Ein neues Format im Gasteig HP8 bringt unterschiedliche Menschen und Meinungen zusammen: Bei „Flower Power: Tischgespräche“ wird ein Fragen-Menü serviert, das dazu anregt, miteinander ins Gespräch zu kommen. Initiator Eugene Quinn erzählt, wie er Menschen zum Sprechen bringt.

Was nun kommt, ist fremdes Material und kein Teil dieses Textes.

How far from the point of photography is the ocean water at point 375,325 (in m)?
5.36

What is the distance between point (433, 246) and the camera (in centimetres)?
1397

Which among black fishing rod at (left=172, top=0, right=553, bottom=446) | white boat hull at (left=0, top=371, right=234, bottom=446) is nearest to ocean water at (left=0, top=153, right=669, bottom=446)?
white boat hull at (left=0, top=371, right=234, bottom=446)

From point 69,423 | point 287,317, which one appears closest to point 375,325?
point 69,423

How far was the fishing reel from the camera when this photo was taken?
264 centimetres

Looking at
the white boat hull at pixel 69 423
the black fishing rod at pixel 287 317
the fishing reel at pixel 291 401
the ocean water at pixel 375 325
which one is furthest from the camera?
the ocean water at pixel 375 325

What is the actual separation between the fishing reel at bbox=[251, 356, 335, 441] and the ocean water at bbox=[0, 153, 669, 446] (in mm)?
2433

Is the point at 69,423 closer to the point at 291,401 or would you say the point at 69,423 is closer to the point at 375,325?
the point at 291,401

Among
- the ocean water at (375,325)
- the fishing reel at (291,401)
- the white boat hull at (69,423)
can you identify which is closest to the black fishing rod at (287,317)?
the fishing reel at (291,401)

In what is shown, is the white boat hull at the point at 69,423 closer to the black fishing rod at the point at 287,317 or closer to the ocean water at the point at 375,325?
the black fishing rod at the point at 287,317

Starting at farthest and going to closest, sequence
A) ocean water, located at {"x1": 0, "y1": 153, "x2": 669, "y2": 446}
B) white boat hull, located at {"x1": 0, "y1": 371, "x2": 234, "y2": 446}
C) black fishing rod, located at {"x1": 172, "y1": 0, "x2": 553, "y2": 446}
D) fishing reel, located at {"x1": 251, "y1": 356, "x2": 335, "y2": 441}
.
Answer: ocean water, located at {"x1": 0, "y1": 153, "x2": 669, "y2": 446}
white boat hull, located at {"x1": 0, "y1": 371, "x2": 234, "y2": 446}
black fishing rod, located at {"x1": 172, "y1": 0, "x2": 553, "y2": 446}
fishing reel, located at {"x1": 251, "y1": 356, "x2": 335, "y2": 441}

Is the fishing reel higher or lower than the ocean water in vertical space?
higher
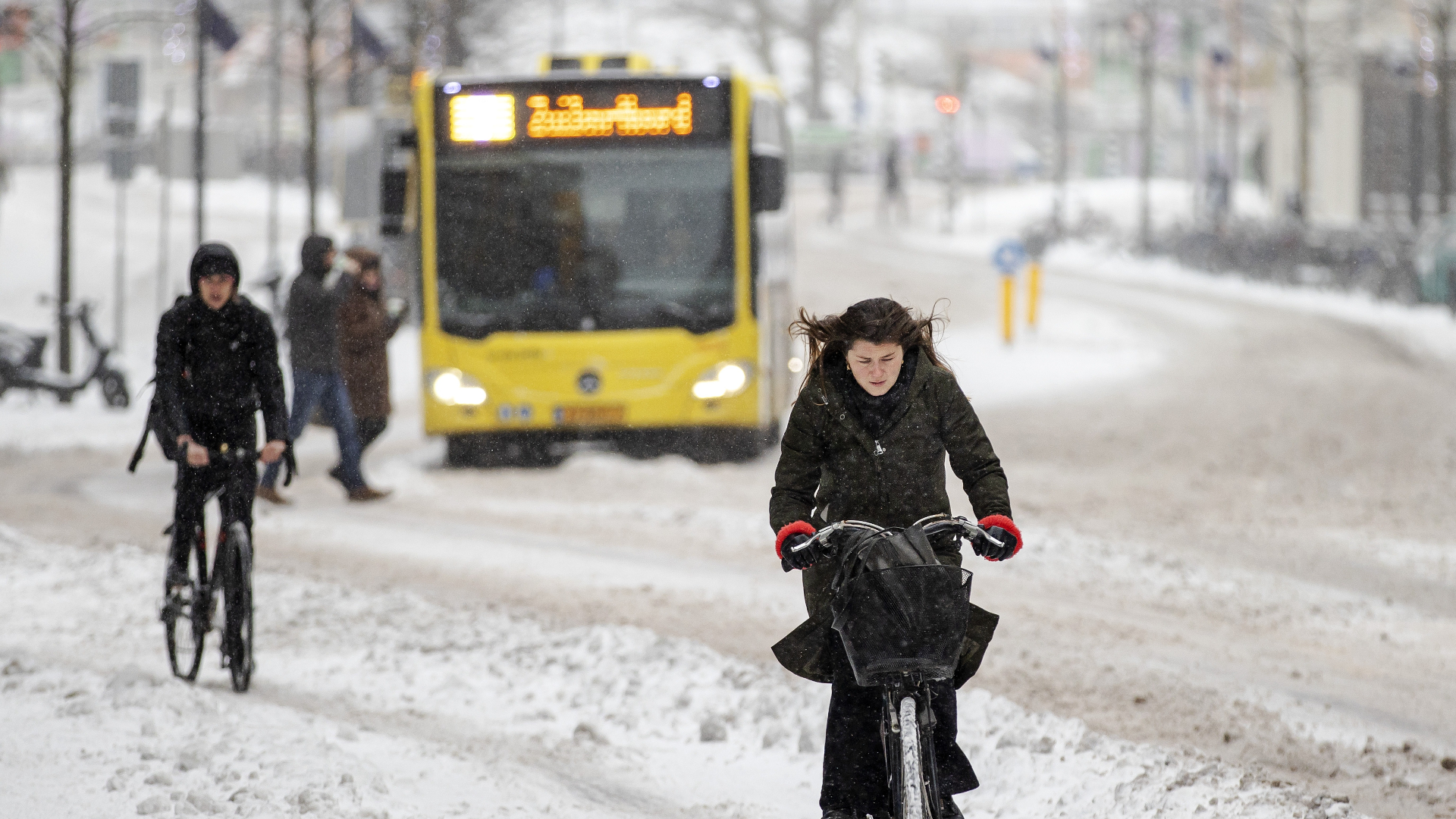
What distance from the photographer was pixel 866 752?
4.38 metres

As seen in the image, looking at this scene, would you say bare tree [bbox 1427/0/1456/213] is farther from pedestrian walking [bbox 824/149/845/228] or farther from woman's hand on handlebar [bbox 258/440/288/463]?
woman's hand on handlebar [bbox 258/440/288/463]

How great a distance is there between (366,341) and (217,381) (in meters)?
5.73

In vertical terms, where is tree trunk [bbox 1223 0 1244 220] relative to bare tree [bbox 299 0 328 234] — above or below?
above

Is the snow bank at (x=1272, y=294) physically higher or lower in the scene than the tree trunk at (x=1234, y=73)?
lower

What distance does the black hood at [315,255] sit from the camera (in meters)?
11.3

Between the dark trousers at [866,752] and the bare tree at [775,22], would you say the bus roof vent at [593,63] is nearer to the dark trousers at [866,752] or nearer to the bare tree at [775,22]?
the dark trousers at [866,752]

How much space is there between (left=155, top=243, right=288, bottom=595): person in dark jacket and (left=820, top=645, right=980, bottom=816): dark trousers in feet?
8.80

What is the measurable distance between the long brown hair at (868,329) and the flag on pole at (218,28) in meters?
18.3

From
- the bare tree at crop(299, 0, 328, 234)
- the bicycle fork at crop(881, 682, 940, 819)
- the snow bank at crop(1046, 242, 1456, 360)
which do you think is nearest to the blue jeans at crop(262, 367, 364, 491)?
the bicycle fork at crop(881, 682, 940, 819)

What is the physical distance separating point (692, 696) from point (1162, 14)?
43.7 m

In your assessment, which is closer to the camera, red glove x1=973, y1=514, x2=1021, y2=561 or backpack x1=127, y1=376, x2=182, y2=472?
red glove x1=973, y1=514, x2=1021, y2=561

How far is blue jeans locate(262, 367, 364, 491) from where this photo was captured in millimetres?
11633

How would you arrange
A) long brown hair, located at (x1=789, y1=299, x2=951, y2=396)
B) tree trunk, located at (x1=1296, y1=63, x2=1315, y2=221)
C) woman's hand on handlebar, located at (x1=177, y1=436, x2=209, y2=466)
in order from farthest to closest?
tree trunk, located at (x1=1296, y1=63, x2=1315, y2=221), woman's hand on handlebar, located at (x1=177, y1=436, x2=209, y2=466), long brown hair, located at (x1=789, y1=299, x2=951, y2=396)

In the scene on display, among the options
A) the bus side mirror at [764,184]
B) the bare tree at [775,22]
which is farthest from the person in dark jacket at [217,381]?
the bare tree at [775,22]
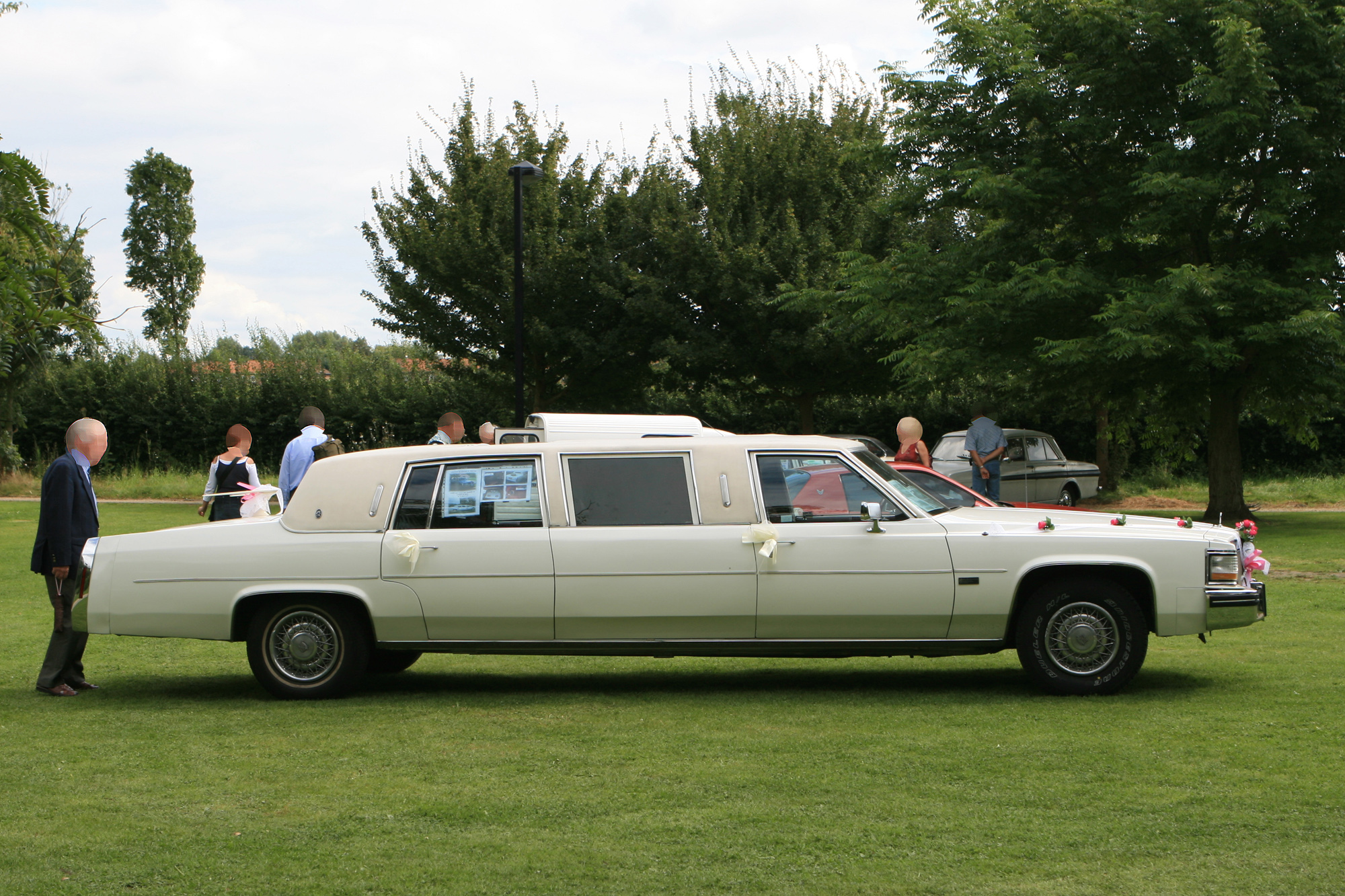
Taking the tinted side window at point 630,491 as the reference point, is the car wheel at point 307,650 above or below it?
below

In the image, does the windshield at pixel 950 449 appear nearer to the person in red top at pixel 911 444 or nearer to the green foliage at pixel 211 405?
the person in red top at pixel 911 444

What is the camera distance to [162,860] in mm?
4805

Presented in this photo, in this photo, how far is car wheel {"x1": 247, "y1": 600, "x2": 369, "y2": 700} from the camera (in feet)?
26.3

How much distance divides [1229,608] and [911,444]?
297 inches

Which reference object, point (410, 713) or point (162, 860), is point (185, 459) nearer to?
point (410, 713)

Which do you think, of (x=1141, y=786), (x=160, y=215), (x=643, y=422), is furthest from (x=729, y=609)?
(x=160, y=215)

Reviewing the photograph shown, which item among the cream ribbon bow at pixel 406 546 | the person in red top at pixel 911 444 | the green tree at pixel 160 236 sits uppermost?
the green tree at pixel 160 236

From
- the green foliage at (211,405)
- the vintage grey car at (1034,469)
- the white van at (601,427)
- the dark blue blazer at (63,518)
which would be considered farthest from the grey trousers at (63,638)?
the green foliage at (211,405)

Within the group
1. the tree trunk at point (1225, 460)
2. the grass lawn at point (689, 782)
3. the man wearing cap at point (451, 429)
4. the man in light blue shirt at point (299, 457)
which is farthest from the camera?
the tree trunk at point (1225, 460)

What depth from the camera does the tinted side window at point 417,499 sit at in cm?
811

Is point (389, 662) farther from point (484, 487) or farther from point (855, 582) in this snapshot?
point (855, 582)

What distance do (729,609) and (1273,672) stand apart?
3.66 m

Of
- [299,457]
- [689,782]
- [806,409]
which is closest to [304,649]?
[689,782]

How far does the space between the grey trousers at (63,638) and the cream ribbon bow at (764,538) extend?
4.17 metres
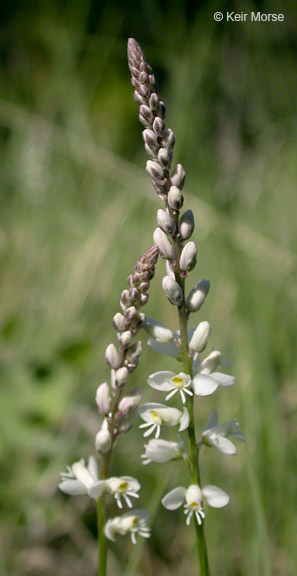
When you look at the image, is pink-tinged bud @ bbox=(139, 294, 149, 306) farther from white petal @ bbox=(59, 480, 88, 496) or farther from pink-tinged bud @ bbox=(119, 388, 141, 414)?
white petal @ bbox=(59, 480, 88, 496)

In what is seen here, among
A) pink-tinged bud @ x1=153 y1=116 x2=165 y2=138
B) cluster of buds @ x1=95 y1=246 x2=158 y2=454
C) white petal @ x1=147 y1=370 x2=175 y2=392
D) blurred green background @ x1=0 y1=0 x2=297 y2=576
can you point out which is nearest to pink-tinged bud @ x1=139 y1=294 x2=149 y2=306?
cluster of buds @ x1=95 y1=246 x2=158 y2=454

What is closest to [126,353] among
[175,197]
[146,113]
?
[175,197]

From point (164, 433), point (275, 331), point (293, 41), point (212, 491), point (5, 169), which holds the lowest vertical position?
point (164, 433)

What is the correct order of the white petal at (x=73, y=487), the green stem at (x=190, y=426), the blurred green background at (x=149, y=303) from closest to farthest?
the green stem at (x=190, y=426)
the white petal at (x=73, y=487)
the blurred green background at (x=149, y=303)

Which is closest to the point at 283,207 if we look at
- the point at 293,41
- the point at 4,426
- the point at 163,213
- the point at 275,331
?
the point at 275,331

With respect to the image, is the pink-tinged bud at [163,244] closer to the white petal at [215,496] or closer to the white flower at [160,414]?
the white flower at [160,414]

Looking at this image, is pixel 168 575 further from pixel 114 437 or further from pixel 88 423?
pixel 114 437

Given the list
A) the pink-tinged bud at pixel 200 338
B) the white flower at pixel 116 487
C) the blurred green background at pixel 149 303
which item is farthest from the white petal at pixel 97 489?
the blurred green background at pixel 149 303

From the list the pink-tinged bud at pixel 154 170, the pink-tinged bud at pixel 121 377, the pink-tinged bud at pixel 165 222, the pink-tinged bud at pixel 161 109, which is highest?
the pink-tinged bud at pixel 161 109
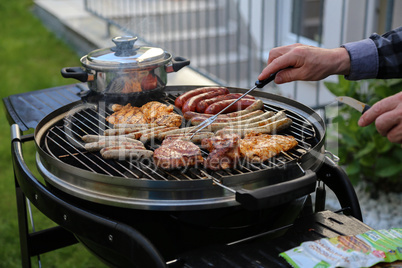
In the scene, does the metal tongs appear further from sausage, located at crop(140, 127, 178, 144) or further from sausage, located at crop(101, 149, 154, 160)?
sausage, located at crop(101, 149, 154, 160)

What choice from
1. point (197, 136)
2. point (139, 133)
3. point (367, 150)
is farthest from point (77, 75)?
point (367, 150)

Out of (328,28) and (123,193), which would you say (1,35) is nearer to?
(328,28)

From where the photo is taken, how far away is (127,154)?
2051mm

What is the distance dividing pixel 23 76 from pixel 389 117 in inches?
243

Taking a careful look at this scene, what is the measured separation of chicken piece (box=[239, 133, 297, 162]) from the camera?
2.03 m

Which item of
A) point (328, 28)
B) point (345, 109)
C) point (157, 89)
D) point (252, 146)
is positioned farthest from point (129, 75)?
point (328, 28)

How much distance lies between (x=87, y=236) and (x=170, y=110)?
0.85 meters

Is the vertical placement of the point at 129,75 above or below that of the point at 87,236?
above

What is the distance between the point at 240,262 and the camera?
1799 millimetres

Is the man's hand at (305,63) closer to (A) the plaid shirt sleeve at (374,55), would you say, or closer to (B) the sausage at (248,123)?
(A) the plaid shirt sleeve at (374,55)

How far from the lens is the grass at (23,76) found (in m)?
3.66

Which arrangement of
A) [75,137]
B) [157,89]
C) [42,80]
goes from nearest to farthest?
[75,137] → [157,89] → [42,80]

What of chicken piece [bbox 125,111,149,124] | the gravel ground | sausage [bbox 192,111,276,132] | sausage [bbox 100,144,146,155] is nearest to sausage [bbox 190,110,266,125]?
sausage [bbox 192,111,276,132]

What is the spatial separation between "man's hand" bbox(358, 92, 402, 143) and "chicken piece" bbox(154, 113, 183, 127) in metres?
0.90
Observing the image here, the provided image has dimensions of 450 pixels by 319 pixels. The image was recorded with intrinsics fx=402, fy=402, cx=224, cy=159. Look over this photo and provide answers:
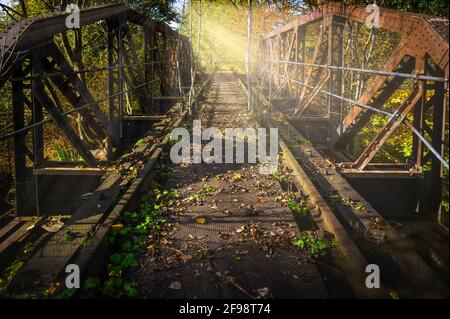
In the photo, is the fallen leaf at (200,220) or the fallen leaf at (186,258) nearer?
the fallen leaf at (186,258)

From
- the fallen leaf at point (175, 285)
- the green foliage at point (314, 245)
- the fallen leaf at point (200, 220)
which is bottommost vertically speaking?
the fallen leaf at point (175, 285)

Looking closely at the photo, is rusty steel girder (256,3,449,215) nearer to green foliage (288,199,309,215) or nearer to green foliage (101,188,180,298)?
green foliage (288,199,309,215)

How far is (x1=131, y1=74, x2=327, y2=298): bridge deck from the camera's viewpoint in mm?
3418

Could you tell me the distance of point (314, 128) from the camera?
10461mm

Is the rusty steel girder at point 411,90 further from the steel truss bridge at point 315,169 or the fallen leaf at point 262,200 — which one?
the fallen leaf at point 262,200

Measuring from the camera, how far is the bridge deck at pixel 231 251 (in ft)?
11.2

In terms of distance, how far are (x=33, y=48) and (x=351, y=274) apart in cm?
490

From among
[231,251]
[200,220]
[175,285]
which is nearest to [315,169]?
[200,220]

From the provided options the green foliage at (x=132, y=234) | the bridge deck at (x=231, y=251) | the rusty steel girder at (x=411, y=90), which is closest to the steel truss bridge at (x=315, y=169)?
the rusty steel girder at (x=411, y=90)

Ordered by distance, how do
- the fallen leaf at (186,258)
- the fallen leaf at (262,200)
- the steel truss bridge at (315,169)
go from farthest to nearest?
the fallen leaf at (262,200) → the fallen leaf at (186,258) → the steel truss bridge at (315,169)

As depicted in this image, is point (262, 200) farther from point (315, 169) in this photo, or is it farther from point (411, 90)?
point (411, 90)

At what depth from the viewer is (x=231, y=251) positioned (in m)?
4.07

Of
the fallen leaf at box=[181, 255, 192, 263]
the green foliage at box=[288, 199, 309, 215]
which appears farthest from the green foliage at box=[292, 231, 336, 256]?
the fallen leaf at box=[181, 255, 192, 263]
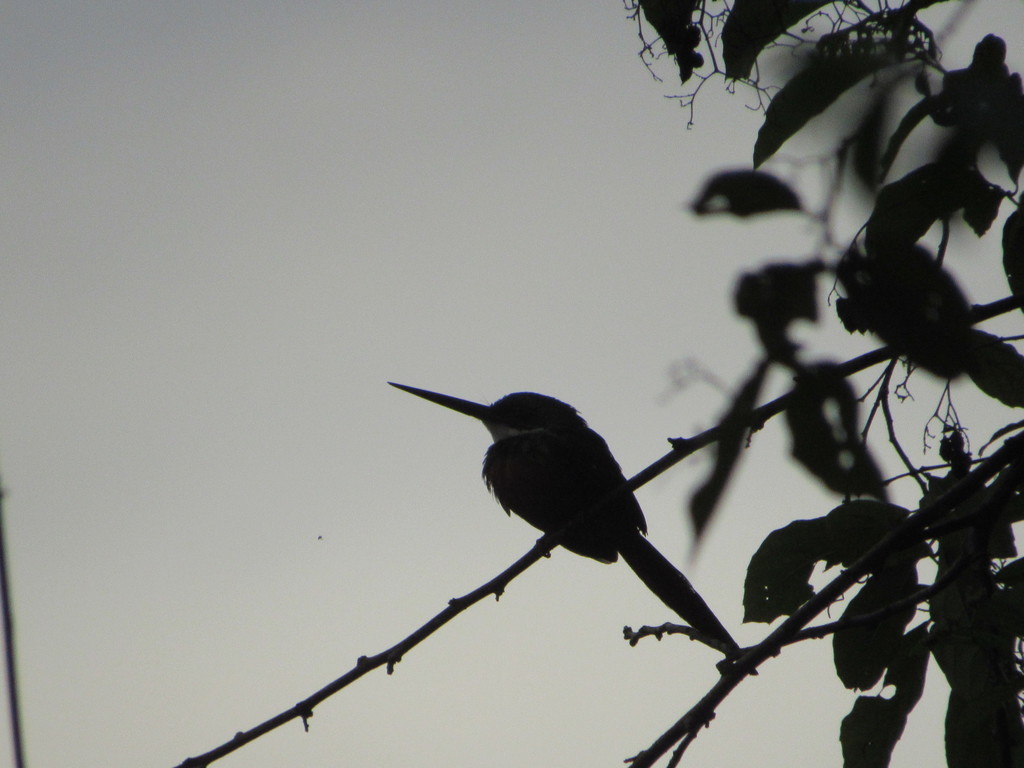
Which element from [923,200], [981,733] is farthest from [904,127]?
[981,733]

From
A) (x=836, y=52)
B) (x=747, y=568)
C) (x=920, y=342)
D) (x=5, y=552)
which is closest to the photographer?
(x=920, y=342)

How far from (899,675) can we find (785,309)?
1301 millimetres

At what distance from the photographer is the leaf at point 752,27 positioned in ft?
5.39

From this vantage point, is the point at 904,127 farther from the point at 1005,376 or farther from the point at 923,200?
the point at 1005,376

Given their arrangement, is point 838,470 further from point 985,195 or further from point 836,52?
point 836,52

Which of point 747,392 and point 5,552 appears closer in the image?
point 747,392

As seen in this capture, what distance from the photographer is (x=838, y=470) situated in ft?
2.54

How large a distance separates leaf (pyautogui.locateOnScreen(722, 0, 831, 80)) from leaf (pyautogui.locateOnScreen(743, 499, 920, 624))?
743 mm

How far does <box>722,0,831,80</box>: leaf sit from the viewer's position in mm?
1643

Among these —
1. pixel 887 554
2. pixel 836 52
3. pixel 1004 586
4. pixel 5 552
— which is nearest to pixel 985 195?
pixel 836 52

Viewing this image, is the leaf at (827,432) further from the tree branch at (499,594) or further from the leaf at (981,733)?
the leaf at (981,733)

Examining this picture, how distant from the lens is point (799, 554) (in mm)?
1876

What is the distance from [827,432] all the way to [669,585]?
11.2ft

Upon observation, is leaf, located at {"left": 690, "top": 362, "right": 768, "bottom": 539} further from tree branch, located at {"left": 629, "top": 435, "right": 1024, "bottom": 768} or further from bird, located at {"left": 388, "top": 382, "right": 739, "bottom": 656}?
bird, located at {"left": 388, "top": 382, "right": 739, "bottom": 656}
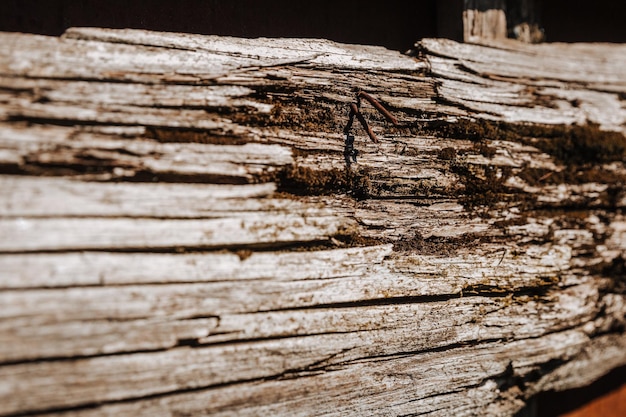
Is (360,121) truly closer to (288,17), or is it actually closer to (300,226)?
(300,226)

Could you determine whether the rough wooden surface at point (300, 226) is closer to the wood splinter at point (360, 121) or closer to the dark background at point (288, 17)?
the wood splinter at point (360, 121)

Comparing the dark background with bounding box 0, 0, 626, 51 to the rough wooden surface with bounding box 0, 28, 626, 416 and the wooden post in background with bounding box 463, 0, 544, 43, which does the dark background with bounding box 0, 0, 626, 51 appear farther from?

Blick über die Schulter zweier Leute, eine dritte Dame steht dabei und lächelt in die Kamera. Sie stoßen mit Weingläsern an. Schemenhaft im Hintergrund die Halle E.
Am 22.2. können Unbekannte gemeinsam essen, trinken und in Gespräche eintauchen. Copyright: Rico Guettich/Gasteig

Zwei einander fremde, möglichst unterschiedliche Menschen sitzen an einem Tisch, sie essen und trinken miteinander und führen etwa zwei Stunden lang ein intensives Gespräch. Ein Menü aus 25 Fragen setzt Themen und motiviert zur Konversation. Erstmalig finden solche „Tischgespräche“ im Rahmen des Flower Power Festivals im Gasteig statt und laden dazu ein, neue Menschen und Perspektiven kennenzulernen sowie den eigenen Horizont zu erweitern.

 

Stadtforscher und Journalist Eugene Quinn kuratiert das neue Format im Gasteig und ermutigt alle, dieses soziale Storytelling-Abenteuer auszuprobieren. Er hat in ähnlichen Veranstaltungen bereits Menschen aus 70 verschiedenen Nationen zum Reden und Zuhören gebracht, darunter Geflüchtete und Politiker*innen, Weltreisende und Heimatverbundene. Drei Hochzeiten gingen aus Quinns Tischgesprächen hervor, dabei ist seine Intention genau das Gegenteil: Je unterschiedlicher die Gesprächspartner*innen, desto besser.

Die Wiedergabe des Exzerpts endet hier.